• **Set task**: Skip the pictures. Copy all the rest of the records down exactly.

Start Excerpted data

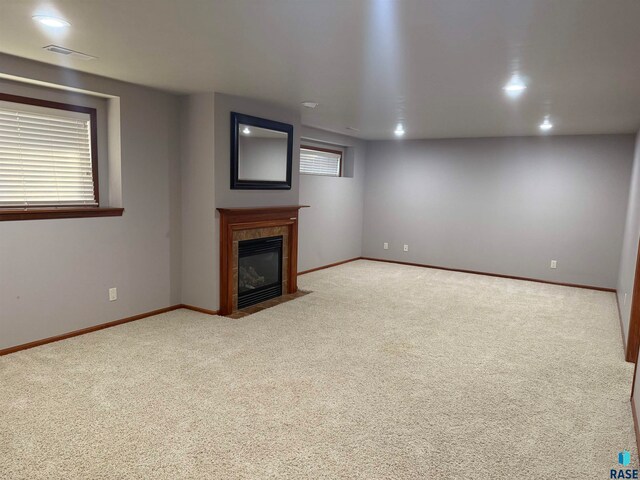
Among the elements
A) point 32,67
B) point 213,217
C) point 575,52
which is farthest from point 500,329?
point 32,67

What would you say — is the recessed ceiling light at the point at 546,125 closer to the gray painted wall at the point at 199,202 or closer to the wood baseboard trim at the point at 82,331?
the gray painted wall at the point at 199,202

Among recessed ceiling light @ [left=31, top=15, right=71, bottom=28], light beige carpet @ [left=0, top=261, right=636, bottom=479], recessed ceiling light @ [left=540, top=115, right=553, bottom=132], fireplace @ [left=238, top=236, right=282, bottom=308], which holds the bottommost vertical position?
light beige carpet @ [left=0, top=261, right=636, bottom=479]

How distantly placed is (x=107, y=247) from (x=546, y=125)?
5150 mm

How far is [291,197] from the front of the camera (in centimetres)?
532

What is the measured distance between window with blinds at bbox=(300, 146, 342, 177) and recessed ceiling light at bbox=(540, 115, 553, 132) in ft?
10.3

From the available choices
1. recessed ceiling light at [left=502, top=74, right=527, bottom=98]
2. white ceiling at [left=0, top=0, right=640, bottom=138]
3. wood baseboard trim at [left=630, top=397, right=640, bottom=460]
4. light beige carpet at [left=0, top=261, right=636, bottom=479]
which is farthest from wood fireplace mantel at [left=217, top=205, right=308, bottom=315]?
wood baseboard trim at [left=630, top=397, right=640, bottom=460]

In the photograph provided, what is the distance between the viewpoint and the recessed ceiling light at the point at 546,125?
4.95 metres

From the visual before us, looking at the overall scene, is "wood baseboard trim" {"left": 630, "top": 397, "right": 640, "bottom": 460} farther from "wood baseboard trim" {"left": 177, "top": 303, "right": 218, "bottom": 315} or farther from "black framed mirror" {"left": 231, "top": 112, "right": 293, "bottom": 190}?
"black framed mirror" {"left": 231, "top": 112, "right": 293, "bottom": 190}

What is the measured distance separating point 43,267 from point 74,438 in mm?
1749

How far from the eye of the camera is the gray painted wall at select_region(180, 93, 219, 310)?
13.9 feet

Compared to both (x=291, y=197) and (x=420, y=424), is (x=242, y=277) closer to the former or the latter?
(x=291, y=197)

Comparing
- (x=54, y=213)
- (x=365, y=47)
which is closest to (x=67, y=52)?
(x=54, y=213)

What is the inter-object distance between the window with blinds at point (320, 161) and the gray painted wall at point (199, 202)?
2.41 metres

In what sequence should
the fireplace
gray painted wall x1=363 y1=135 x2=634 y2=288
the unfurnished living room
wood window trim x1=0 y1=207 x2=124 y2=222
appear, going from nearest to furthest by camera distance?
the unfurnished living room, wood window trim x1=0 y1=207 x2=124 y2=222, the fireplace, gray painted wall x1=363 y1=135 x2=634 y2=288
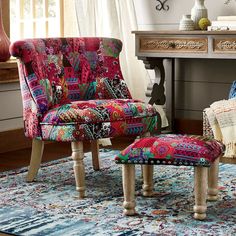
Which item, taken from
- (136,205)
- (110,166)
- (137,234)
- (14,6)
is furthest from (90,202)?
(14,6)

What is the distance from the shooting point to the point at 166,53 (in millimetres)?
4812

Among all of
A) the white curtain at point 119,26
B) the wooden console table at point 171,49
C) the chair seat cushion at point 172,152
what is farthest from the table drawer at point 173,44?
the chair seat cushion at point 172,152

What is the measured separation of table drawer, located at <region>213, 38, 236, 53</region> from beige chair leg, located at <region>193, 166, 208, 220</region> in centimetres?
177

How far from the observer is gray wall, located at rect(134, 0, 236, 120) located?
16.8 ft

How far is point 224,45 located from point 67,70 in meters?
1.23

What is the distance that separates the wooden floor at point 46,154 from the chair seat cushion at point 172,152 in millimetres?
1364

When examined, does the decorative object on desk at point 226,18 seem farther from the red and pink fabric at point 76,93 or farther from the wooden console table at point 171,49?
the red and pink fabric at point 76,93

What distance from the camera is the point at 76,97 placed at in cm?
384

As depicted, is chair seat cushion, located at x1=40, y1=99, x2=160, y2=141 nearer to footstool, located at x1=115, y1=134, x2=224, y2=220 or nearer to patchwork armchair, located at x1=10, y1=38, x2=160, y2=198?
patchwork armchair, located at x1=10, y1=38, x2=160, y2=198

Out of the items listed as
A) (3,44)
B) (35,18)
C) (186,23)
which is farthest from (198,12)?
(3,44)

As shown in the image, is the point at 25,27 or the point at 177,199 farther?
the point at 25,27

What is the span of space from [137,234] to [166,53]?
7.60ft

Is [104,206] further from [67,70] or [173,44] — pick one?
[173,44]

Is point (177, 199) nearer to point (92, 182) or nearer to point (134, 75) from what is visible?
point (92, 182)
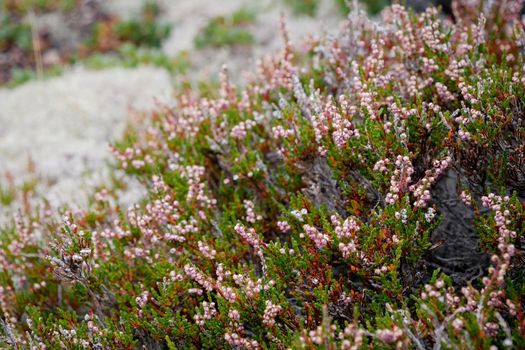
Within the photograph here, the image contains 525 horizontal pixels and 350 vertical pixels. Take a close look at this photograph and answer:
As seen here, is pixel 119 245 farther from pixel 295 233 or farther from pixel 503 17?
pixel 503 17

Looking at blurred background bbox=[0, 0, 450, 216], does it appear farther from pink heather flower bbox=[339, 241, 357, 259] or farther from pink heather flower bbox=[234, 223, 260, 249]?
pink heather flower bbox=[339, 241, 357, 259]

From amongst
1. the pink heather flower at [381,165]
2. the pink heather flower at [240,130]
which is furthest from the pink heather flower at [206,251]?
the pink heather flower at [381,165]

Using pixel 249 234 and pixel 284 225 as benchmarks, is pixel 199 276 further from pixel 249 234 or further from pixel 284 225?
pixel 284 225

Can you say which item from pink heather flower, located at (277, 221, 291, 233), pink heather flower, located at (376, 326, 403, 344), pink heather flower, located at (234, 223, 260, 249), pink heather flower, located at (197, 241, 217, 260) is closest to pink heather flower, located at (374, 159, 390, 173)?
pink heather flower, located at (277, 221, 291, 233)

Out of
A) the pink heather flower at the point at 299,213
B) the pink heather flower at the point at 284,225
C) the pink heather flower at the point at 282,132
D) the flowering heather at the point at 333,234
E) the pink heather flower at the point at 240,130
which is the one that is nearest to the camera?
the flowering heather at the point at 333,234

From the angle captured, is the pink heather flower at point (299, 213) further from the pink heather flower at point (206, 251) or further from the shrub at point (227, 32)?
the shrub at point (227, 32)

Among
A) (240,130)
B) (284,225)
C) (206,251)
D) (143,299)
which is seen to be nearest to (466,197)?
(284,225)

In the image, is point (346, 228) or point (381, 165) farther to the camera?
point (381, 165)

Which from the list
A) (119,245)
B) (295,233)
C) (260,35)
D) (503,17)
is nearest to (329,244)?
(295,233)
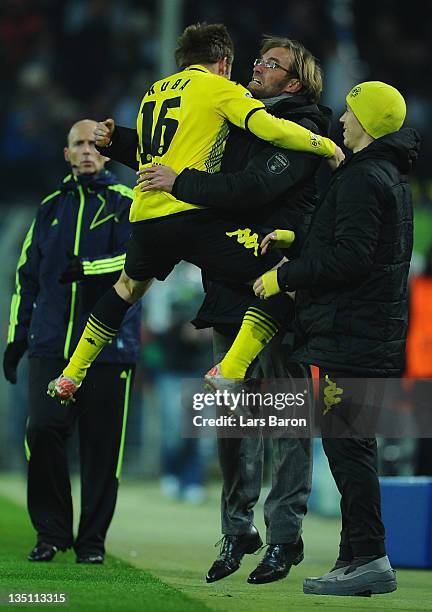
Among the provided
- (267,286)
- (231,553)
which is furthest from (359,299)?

End Excerpted data

• **Result below**:
Among the elements
A) point 32,67
B) point 213,217
C) point 575,52
which is farthest from point 500,329?
point 32,67

What would you say — is the recessed ceiling light at the point at 546,125 closer to the gray painted wall at the point at 199,202 or closer to the wood baseboard trim at the point at 82,331?
the gray painted wall at the point at 199,202

Among recessed ceiling light @ [left=31, top=15, right=71, bottom=28], light beige carpet @ [left=0, top=261, right=636, bottom=479], recessed ceiling light @ [left=540, top=115, right=553, bottom=132], fireplace @ [left=238, top=236, right=282, bottom=308], which holds the bottommost vertical position?
light beige carpet @ [left=0, top=261, right=636, bottom=479]

How distantly placed is (x=107, y=247) from (x=546, y=125)?
5150 mm

How far is [291,197] from the front of the camera (in centimetres)?
532

What is the measured distance between window with blinds at bbox=(300, 146, 342, 177) and recessed ceiling light at bbox=(540, 115, 553, 132) in ft?
10.3

From the available choices
1. recessed ceiling light at [left=502, top=74, right=527, bottom=98]
2. white ceiling at [left=0, top=0, right=640, bottom=138]
3. wood baseboard trim at [left=630, top=397, right=640, bottom=460]
4. light beige carpet at [left=0, top=261, right=636, bottom=479]
which is farthest from wood fireplace mantel at [left=217, top=205, right=308, bottom=315]?
wood baseboard trim at [left=630, top=397, right=640, bottom=460]

In the photograph provided, what is the distance between the viewpoint and the recessed ceiling light at the point at 546,125?
4.95 metres

From the visual before us, looking at the overall scene, is "wood baseboard trim" {"left": 630, "top": 397, "right": 640, "bottom": 460} farther from "wood baseboard trim" {"left": 177, "top": 303, "right": 218, "bottom": 315} or farther from "black framed mirror" {"left": 231, "top": 112, "right": 293, "bottom": 190}?
"black framed mirror" {"left": 231, "top": 112, "right": 293, "bottom": 190}

What is the measured distance separating point 43,267 from point 74,438 in mm?
1749

How far from the eye of the camera is the gray painted wall at select_region(180, 93, 219, 310)?
13.9 feet

Compared to both (x=291, y=197) and (x=420, y=424), is (x=242, y=277) closer to the former or the latter?
(x=291, y=197)

Comparing
- (x=54, y=213)
- (x=365, y=47)
which is closest to (x=67, y=52)?
(x=54, y=213)

What is the inter-object distance between the window with blinds at point (320, 161) and the gray painted wall at point (199, 202)?
2.41 metres

In what sequence should
the fireplace
gray painted wall x1=363 y1=135 x2=634 y2=288
the unfurnished living room
wood window trim x1=0 y1=207 x2=124 y2=222
appear, going from nearest to furthest by camera distance?
the unfurnished living room, wood window trim x1=0 y1=207 x2=124 y2=222, the fireplace, gray painted wall x1=363 y1=135 x2=634 y2=288
Which item, taken from
- (136,205)
- (110,166)
- (137,234)
- (14,6)
is furthest from (90,202)?
(14,6)

What is the distance from the shooting point to the point at 166,53 (in millimetres)?
4812

Among all of
A) the white curtain at point 119,26
B) the wooden console table at point 171,49
C) the chair seat cushion at point 172,152
what is farthest from the table drawer at point 173,44?
the chair seat cushion at point 172,152

What is the measured separation of table drawer, located at <region>213, 38, 236, 53</region> from beige chair leg, located at <region>193, 166, 208, 220</region> in centimetres?
177

How far from the observer is gray wall, located at rect(134, 0, 236, 120) located?
16.8 ft

How far is point 224,45 located from point 67,70 in meters?
1.23

What is the distance that separates the wooden floor at point 46,154 from the chair seat cushion at point 172,152 in millimetres?
1364

When examined, does the decorative object on desk at point 226,18 seem farther from the red and pink fabric at point 76,93 or farther from the wooden console table at point 171,49?
the red and pink fabric at point 76,93

What distance from the camera is the point at 76,97 placed at in cm?
384

As depicted, is chair seat cushion, located at x1=40, y1=99, x2=160, y2=141 nearer to footstool, located at x1=115, y1=134, x2=224, y2=220 or nearer to patchwork armchair, located at x1=10, y1=38, x2=160, y2=198?
patchwork armchair, located at x1=10, y1=38, x2=160, y2=198

Out of the items listed as
A) (3,44)
B) (35,18)
C) (186,23)
which is farthest from (198,12)?
(3,44)

As shown in the image, is the point at 25,27 or the point at 177,199 farther?
the point at 25,27

What is the span of space from [137,234] to [166,53]?
7.60ft

Is [104,206] further from [67,70] or [173,44] — pick one?
[173,44]

Is point (177, 199) nearer to point (92, 182) or nearer to point (134, 75) from what is visible?
point (92, 182)
Within the photograph here, the image contains 525 horizontal pixels and 350 vertical pixels. Take a close look at this photograph and answer:
As seen here, is pixel 119 245 farther from pixel 295 233 or farther from pixel 503 17?
pixel 503 17

Looking at blurred background bbox=[0, 0, 450, 216], does it appear farther from pink heather flower bbox=[339, 241, 357, 259] or farther from pink heather flower bbox=[234, 223, 260, 249]?
pink heather flower bbox=[339, 241, 357, 259]

From amongst
1. the pink heather flower at [381,165]
2. the pink heather flower at [240,130]
which is furthest from the pink heather flower at [206,251]?
the pink heather flower at [381,165]

Using pixel 249 234 and pixel 284 225 as benchmarks, is pixel 199 276 further from pixel 249 234 or further from pixel 284 225?
pixel 284 225

Can you say which item from pink heather flower, located at (277, 221, 291, 233), pink heather flower, located at (376, 326, 403, 344), pink heather flower, located at (234, 223, 260, 249), pink heather flower, located at (197, 241, 217, 260) is closest to pink heather flower, located at (374, 159, 390, 173)?
pink heather flower, located at (277, 221, 291, 233)

Out of
A) the pink heather flower at the point at 299,213
B) the pink heather flower at the point at 284,225
C) the pink heather flower at the point at 282,132
D) the flowering heather at the point at 333,234
E) the pink heather flower at the point at 240,130
which is the one that is nearest to the camera?
the flowering heather at the point at 333,234

From the angle captured, is the pink heather flower at point (299, 213) further from the pink heather flower at point (206, 251) or further from the shrub at point (227, 32)?
the shrub at point (227, 32)

Among
A) (240,130)
B) (284,225)
C) (206,251)
D) (143,299)
which is seen to be nearest to (466,197)?
(284,225)

In the image, is point (346, 228) or point (381, 165) farther to the camera?
point (381, 165)

Which from the list
A) (119,245)
B) (295,233)
C) (260,35)
D) (503,17)
is nearest to (329,244)?
(295,233)
Among the provided
- (267,286)
- (231,553)
which is furthest from (359,299)?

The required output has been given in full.